Лес далеко, его совсем не видно. Поля сжаты, голы, В деревне полно фашистов. Но рядом огромное непроходимое кладбище машин, заросшее бурьяном. И какой великолепный бурьян! Заползаю в него, становлюсь в полный рост, чтобы померяться с ним. Где мне до него! Я скрываюсь в нем не только весь с головой, а даже с поднятыми руками.
Скрытно, надежно, темно, как в могиле. А больше мне ничего не надо: я так хочу спать, что груды железного лома, исковерканных деревянных ящиков, битых кирпичей для меня пышны и мягки, как постель из свежего сена. Ложусь, не разбирая, что окажется подо мной.
Надо стянуть вещевой мешок. Он так улежался на моей спине, точно прирос к ней, «А ну, слезай, Сидор Иваныч, слезай! Довольно поездил на мне, теперь я потешусь на тебе. Ложись вот так, в голова, я — на тебя сверху!» Натягиваю сильно пилотку.
Хорошо! Лежу с закрытыми глазами и ушами. Ничего не вижу, ничего не слышу, ничего не думаю. Ненадолго, зарницей, мелькает мысль: наверно, вот так же наступает смерть. И чего так боятся ее люди?

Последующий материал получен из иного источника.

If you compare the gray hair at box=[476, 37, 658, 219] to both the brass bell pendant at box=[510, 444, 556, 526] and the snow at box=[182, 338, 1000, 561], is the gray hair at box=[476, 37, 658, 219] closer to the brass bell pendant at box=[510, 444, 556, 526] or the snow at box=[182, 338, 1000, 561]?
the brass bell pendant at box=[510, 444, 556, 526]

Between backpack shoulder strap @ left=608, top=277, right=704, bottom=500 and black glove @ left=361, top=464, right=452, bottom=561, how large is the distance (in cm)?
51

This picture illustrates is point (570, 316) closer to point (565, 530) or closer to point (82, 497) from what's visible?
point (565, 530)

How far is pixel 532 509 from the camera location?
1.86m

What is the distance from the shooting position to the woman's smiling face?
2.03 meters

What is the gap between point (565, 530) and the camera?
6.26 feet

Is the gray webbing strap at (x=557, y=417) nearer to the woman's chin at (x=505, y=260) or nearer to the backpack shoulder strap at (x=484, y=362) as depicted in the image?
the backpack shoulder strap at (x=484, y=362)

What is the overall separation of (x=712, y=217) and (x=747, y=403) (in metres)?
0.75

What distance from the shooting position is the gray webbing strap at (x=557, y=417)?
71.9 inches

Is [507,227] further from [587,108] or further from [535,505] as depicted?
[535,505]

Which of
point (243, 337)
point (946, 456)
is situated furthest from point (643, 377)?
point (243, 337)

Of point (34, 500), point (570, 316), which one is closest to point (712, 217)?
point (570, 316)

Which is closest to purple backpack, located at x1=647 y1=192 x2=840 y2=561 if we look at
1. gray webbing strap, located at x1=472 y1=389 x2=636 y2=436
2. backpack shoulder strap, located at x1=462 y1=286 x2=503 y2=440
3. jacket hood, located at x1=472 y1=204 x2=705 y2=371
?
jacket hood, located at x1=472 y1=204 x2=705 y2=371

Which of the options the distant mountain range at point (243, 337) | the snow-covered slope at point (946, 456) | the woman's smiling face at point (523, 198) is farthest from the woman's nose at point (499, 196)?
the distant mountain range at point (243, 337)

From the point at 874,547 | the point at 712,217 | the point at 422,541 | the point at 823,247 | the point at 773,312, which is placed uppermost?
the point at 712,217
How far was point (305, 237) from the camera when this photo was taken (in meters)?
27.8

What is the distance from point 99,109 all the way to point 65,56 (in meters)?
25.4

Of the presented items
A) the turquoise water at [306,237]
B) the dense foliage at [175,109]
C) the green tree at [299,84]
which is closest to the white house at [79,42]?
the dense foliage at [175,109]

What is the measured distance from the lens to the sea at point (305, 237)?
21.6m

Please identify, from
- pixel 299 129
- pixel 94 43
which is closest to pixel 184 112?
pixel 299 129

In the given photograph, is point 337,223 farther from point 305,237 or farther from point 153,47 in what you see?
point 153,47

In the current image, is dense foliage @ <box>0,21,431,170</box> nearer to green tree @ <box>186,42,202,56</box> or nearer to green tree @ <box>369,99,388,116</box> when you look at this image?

Засыпаю и сплю долго, крепко, всеми клеточками организма. Когда просыпаюсь, у меня именно такое чувство, что выспался до предела, и проснулся без какой-либо побудки со стороны, а по одному тому, что вышло, иссякло все желание спать, как выходит у часов весь завод.
Время перевалило за полдень.
Солнце катится под горку, на покой. Пока не закатилось совсем, мне надо расспросить кого-то о дорогах, деревнях, лесах, о десантниках, раздобыть хлеба. Обидно по-свински жрать желуди, когда рядом деревня, во дворах поднимаются выше заборов золотистые клади свежей пшеницы, все дома разливают широко вокруг себя запах хлеба из муки нового урожая.
Неотрывно гляжу на деревню. Куда подевался наш народ? Немцы везде: проезжают на машинах, толпятся на улицах, качают журавлями воду, варят еду в домах, на кострах, в походных кухнях. А деревенских жителей почти не видно. В огородах еще полно картошки, много подсолнухов в шляпах, кукурузы с початками, но почему-то ничего не убирают. Мелькнет изредка ребячья головенка — и все.
Удача: около деревни, прямо от садов, начинается овраг, заросший всяким кустарником, который в глубине оврага, в затишье и прохладе, еще мало тронут увяданьем и сохранил почти всю листву. Великолепное место и для сна, и для наблюдения, и для налета, и для обстрела — для всего, что может потребоваться десантнику.
Обеспечив себя квартирой, иду промышлять еду и питье. Меня опять донимают голод и жажда. Голод можно заткнуть желудями, капустной кочерыжкой. С жаждой хуже: ее не заткнешь ничем, ее приходится заливать.